Discrimination in the Workplace

Workplace discrimination is discrimination in the hiring, terms and conditions of employment, promotion or dismissal of employees. It is unlawful for an employer to discriminate against an employee because of, among other things, the employee’s race, sex disability, sexuality or age.

It might surprise you to know, however, that sometimes employers are allowed to discriminate against who they employ, or the conditions they employ someone under.

Workplace discrimination is allowed in some situations if it relates to a necessary requirement of a job (such as if you are applying for a pizza delivery job, they can discriminate against your application if you are too young to have a driver’s licence), or if an employer is assisting someone with specific needs (such as allowing an employee to have additional breaks to take medication).  An employer can also hold an exemption, which allows them to discriminate under certain conditions.

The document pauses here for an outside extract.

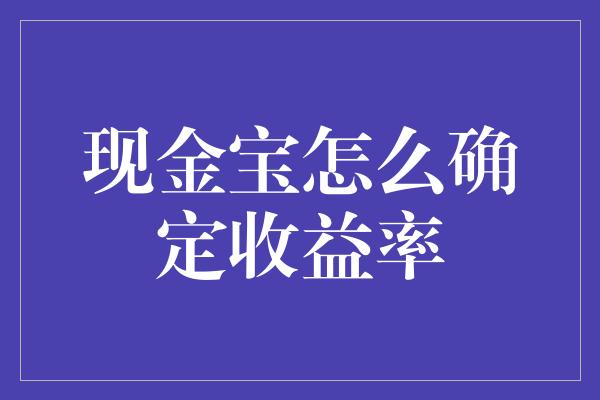 现金宝怎么确定收益率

If you think unlawful discrimination is happening in your workplace, you should try to address the issues by speaking to your supervisor or human resources manager.  There may be processes already in place in the workplace to deal with issues of discrimination, such as an anti-discrimination policy or a complaints procedure.

If you feel that there is no alternative avenue, then advice can be sought from Fair Work or you can contact the Office of the Anti-Discrimination Commissioner.  Claims of discrimination can be lodged with the Anti-Discrimination Commission within 12 months of discrimination occurring.

If unlawful discrimination occurs, (check if it is unlawful) and as a result of that discrimination the employer has caused the employee to suffer some form of disadvantage such as not being promoted or being paid less than someone else for the same job, the employee may be able to make a General Protections claim with the Fair Work Ombudsman.

It is always best to seek advice before lodging a complaint.